ProSiebenSat.1: Was plant Milliardärin Kellnerová?
Erst Daniel Kretinsky, nun Renáta Kellnerová: ProSiebenSat.1 scheint ein präferiertes Beteiligungsziel tschechischer Milliardäre zu sein. Es gibt jedoch einen großen Unterschied: Während das Investment für Kretinsky seinerzeit wohl eher rein finanzieller Natur war, offenbart sich bei Kellnerovás PPF-Gruppe ein strategisches Interesse, denn sie ist mit ihren Engagements in der europäischen Medienlandschaft alles andere als eine unbekannte Größe.
Großes Konglomerat
ProSiebenSat.1 hat eine neue Großaktionärin
(c) dpa
Kellnerovás Konglomerat PPF setzt sich aus verschiedenen Unternehmen zusammen. Schwerpunkte sind dabei insbesondere Banken, Telekommunikation und Medien. Im Fokus steht Central European Media Enterprises (CME). Die Gruppe versteht sich als eine Holding, unter deren Dach die TV-Aktivitäten in Zentral- und Osteuropa gebündelt werden.
Zuletzt hatte CME das Kroatien-Geschäft von RTL übernommen. In Deutschland hingegen spielte die Mediengruppe trotz ihrer Größe bislang keine signifikante Rolle, gleiches gilt für PPF insgesamt. Die Vermutung liegt nahe, dass Kellnerová nun beabsichtigt, über CME in den deutschen Markt einzutreten und mit ProSiebenSat.1 das eigene Medienportfolio zu ergänzen.

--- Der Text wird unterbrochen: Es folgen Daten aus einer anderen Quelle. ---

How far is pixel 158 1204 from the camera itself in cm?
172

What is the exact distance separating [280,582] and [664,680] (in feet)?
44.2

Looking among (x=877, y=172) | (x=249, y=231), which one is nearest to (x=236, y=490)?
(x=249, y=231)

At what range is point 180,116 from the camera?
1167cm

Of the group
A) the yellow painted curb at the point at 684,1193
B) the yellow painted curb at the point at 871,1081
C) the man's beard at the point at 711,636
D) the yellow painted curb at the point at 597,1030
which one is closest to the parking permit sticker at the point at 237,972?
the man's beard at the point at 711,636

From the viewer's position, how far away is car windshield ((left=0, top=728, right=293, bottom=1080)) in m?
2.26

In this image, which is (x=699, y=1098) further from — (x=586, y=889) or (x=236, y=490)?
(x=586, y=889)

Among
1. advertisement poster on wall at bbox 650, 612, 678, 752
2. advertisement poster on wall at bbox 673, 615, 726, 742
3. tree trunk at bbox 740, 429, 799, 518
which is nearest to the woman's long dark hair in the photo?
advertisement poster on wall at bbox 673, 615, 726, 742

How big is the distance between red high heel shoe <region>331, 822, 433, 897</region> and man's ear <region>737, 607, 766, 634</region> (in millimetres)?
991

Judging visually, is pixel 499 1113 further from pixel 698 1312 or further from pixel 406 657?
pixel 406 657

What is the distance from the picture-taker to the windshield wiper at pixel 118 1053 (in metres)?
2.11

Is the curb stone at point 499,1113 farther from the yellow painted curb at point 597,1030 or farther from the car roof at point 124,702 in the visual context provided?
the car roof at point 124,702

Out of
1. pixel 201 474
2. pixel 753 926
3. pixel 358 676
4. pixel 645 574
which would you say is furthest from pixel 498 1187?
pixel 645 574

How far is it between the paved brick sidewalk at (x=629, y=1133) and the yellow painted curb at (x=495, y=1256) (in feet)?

Konflikt mit Berlusconi vorprogrammiert
Eine europäische Medienholding mit ProSiebenSat.1? Das wäre ein deutlicher Affront gegenüber Media For Europe. Der bisherige italienische ProSiebenSat.1-Großaktionär hatte bislang ähnliche Pläne mit dem deutschen Medienkonzern, scheiterte bislang aber an den deutschen und österreichischen Behörden. Während Berlusconis Beteiligung aufgrund potenzieller politischer Interferenzen kritisch gesehen wird, hätte Kellnerová womöglich bessere Karten in München und Wien.
Einen mehr als faden Beigeschmack hat die PPF-Beteiligung allerdings auch für RTL. So droht nun auf dem deutschen Heimatmarkt Konkurrenz von eben jener Mediengruppe, an die erst kürzlich RTL Hrvatska verkauft wurde. Dass man einen nicht unbedeutenden Wettbewerber in Deutschland aufbaut, dürfte so überhaupt nicht im Interesse der RTL-Manager in Köln und Luxemburg sein.
Wie geht es weiter?
Entscheidend ist die Frage, wie weit PPF bei ProSiebenSat.1 aufstocken will. Bleibt es bei unter zehn Prozent, wird sich vorerst nicht viel ändern. Bei einem deutlichen Ausbau der Beteiligung kommt es zwangsläufig zu Diskussionen mit der Medienaufsicht und auch Media For Europe wird sich die Entwicklung kaum von der Seitenlinie anschauen.
Somit sind bei ProSiebenSat.1 zumindest vorerst alle Optionen offen. Aus politischer Sicht ist die Sache allerdings klar: Eine Mehrheitsbeteiligung vom PPF scheint weitaus weniger konfliktbeladen als die bisherigen Avancen aus Mailand. Immerhin könnte Kellnerová aus eigener Erfahrung deutlich besser beantworten, welche Synergien eine europäische Medienholding mit ProSiebenSat.1 wirklich erzeugt. Schließlich sammelte man in dieser Hinsicht im Gegensatz zu MFE schon umfassende Erfahrungen.